The sponsor of toripalimab in the United States, Coherus, said its mission is “to increase access to cost-effective drugs”. As a result, the company is expected to lower the prices of its competitors if the drug gets FDA approval. Finally, price competition between checkpoint inhibitors could happen in the field of cancer.

Then there is another self-declared disruptive of drug prices, EQRx, which has said it wants to “aggressively reduce” a drug it is working on. Together, EQRx and CStone are developing the monoclonal antibody, sugemalimab, which is in the late stages of clinical trials. It is important to note that during phase 3, sugemalimab met its primary endpoint of progression-free survival as a treatment for some patients with stage III NSCLC.

If toripalimab and sugemalimab get market authorization for NSCLC, they would enter an already crowded therapeutic class led by Merck’s Keytruda (pembrolizumab).

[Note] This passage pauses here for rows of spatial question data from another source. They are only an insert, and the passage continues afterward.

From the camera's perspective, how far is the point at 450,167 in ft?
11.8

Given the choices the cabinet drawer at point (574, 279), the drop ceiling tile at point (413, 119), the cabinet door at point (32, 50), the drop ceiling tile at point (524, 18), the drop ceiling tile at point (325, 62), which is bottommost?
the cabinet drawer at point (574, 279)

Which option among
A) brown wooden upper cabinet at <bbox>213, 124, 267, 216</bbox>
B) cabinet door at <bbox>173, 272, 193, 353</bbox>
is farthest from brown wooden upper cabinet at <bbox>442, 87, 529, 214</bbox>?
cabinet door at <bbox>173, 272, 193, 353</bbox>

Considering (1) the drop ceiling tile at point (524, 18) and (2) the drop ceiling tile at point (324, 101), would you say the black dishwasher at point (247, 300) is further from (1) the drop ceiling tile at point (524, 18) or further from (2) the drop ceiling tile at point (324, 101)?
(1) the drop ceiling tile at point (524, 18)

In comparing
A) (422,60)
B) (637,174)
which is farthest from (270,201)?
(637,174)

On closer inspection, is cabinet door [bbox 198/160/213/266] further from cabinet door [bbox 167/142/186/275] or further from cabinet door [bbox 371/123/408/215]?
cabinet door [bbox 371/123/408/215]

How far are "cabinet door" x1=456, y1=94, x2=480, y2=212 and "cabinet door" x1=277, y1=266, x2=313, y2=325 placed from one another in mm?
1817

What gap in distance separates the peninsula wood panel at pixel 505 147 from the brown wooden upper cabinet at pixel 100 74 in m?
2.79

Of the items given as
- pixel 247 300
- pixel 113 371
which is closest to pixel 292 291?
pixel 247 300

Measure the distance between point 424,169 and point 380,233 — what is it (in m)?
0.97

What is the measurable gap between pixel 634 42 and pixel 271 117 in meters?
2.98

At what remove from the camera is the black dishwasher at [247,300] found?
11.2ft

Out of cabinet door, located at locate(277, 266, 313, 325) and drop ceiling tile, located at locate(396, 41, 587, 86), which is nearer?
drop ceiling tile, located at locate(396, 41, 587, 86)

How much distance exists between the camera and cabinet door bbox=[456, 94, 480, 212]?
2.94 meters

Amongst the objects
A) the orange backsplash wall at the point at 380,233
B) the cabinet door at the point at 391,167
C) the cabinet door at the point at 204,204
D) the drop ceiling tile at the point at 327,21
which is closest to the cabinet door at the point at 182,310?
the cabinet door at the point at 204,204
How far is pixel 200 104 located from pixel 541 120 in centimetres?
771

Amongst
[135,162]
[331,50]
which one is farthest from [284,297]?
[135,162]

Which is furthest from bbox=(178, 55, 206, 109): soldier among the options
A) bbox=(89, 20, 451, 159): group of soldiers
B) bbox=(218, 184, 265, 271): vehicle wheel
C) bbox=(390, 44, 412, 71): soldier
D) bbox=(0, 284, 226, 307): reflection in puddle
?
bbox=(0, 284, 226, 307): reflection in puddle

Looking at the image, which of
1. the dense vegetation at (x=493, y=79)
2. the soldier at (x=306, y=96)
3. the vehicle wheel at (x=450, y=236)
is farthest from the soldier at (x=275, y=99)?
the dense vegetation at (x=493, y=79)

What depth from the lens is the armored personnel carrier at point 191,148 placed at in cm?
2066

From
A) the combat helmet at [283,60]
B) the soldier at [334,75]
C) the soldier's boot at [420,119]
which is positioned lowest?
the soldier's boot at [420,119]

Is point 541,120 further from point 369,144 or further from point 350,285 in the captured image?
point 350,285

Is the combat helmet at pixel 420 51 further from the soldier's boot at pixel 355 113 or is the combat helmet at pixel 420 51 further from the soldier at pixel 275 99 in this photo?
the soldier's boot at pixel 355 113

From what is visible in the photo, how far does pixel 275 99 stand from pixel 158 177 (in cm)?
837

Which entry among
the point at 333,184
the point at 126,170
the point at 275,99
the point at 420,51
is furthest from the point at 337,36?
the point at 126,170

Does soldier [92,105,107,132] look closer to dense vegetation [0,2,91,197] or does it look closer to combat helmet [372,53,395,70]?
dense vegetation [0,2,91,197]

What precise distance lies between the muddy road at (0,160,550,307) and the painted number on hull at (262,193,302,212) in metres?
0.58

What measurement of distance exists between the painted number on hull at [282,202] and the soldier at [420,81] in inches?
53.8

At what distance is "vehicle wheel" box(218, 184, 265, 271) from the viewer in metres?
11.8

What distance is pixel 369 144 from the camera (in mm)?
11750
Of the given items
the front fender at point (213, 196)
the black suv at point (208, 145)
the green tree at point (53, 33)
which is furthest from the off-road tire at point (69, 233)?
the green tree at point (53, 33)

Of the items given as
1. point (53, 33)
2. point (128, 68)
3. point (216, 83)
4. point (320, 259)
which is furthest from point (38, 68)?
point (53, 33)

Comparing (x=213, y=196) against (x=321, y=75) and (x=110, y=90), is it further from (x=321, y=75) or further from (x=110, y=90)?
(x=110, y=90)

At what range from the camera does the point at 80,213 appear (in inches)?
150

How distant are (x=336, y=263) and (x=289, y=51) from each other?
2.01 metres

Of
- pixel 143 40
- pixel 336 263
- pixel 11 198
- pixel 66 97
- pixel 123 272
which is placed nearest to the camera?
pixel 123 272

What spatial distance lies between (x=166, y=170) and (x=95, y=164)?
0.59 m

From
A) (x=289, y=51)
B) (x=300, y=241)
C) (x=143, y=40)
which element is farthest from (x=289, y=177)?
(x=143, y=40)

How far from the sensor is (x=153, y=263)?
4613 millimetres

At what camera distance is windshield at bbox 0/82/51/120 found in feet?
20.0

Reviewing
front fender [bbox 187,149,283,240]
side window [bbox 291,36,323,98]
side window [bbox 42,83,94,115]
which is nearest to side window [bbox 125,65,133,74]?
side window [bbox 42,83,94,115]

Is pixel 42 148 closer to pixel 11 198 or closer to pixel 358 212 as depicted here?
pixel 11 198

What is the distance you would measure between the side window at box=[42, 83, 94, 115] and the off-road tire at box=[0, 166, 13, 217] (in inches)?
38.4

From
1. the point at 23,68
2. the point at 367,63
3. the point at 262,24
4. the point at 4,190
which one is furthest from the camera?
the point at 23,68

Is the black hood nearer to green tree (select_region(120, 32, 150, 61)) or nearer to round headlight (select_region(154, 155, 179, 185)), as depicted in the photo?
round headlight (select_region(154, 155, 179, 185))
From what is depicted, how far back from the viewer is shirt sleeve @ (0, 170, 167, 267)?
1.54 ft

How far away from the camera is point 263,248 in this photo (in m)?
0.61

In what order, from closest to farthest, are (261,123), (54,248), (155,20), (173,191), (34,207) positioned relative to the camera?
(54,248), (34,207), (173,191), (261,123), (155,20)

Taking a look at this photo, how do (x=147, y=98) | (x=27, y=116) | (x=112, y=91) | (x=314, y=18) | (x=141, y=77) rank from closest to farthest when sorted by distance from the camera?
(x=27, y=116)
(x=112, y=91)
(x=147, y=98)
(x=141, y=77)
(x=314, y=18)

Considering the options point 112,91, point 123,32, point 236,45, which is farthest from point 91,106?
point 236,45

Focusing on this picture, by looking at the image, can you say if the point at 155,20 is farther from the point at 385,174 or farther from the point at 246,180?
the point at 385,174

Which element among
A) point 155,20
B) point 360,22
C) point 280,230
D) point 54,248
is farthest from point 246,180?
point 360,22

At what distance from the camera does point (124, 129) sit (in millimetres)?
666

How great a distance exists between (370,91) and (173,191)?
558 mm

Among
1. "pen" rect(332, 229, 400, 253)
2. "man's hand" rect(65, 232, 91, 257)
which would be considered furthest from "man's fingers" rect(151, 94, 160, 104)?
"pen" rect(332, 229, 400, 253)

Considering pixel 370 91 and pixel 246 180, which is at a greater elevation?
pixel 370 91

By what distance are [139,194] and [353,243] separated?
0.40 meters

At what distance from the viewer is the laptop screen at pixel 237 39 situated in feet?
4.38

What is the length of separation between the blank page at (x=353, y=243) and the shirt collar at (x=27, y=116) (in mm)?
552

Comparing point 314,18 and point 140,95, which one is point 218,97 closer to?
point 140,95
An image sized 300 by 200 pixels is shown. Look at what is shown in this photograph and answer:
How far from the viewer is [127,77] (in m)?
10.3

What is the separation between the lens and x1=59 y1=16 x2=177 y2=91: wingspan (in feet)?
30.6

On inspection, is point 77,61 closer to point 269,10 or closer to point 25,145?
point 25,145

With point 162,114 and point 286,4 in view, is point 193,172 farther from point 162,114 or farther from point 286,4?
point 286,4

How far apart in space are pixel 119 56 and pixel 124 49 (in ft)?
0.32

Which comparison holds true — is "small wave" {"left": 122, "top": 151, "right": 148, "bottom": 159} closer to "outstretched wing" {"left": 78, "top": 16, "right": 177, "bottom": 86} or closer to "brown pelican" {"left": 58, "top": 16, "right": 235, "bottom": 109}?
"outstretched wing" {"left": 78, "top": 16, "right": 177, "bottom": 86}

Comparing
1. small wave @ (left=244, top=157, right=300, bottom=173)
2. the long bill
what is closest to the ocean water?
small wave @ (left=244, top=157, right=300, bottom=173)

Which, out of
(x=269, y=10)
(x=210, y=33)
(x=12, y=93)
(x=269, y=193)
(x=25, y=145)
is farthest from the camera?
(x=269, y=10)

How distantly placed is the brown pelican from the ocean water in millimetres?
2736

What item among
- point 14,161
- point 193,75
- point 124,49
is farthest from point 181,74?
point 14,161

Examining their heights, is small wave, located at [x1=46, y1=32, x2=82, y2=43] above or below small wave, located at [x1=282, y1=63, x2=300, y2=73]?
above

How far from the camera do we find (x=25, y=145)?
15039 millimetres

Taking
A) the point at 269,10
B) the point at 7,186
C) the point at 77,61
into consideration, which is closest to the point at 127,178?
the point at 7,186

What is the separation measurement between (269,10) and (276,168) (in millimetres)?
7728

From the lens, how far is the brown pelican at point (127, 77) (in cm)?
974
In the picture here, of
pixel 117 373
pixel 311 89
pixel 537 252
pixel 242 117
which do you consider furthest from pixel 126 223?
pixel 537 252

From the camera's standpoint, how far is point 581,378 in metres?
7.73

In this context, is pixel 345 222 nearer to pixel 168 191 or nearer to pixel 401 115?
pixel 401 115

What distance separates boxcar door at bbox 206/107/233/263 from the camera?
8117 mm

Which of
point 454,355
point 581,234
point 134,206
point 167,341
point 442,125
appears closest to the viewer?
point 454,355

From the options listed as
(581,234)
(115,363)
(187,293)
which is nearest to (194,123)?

Historically, as new anti-PD-1 / PD-L1 entrants have gained approval – such as GlaxoSmithKline’s Jemperli (dostarlimab) in April of this year – price competition has not been a factor. This is strange, given how competitive and relatively crowded the various oncology indications targeted by checkpoint inhibitors have become – from melanoma and NSCLC to breast, kidney and colorectal cancer.

Price competition is simply not yet common in immuno-oncology, even in cases where patient subpopulations may be stratified by the same set of biomarkers.

With no price competition actually, how do tracking products like Regeneron and Libtayo (cemiplimab-rwic) from Sanofi differ?

In March this year, Ronny Gal, a senior research analyst covering biopharmaceuticals at Bernstein, suggested companies like Regeneron and Sanofi try discounts, in a sort of preemptive strike to push back the potential for future price controls. established by the government.

Lawmakers on both sides of the aisle have cited market failures and the lack of real competition to justify the introduction of price measures. Direct price controls are an integral part of the Lower Drug Costs Now Act (HR3), led by House Democrats, the manifesto recently released by Senator Wyden on drug price reform, but also an executive order. Trump signed last July.

Indirect price controls have also featured in proposals on ways to align price and value, especially of cancer drugs. Specifically, lawmakers seek to align price and value by commissioning health technology assessment studies to be carried out by independent entities.

Of course, drugmakers aren’t the only ones to blame for the lack of price competition. The question of why there are so few discounts in oncology relates in part to government mandates at the state and federal levels that require coverage for “all or virtually all” cancer drugs.

Oncology is one of the six protected classes of Medicare Part D. In the context of this provision, Part D plans are required to cover “all or almost all” outpatient cancer drugs. Likewise, regional Medicare Part B contractors are required to cover virtually all cancer drugs administered by physicians.

Such mandates prevent payers from being able to negotiate (or have leverage to negotiate) the price of cancer drugs. It is not known to what extent these regulations have contributed to the impoverishment of price competition.

As new anti-PD-1 / PD-L1 agents gain market authorization, market-induced price reductions could go a long way in preventing direct and indirect price control measures.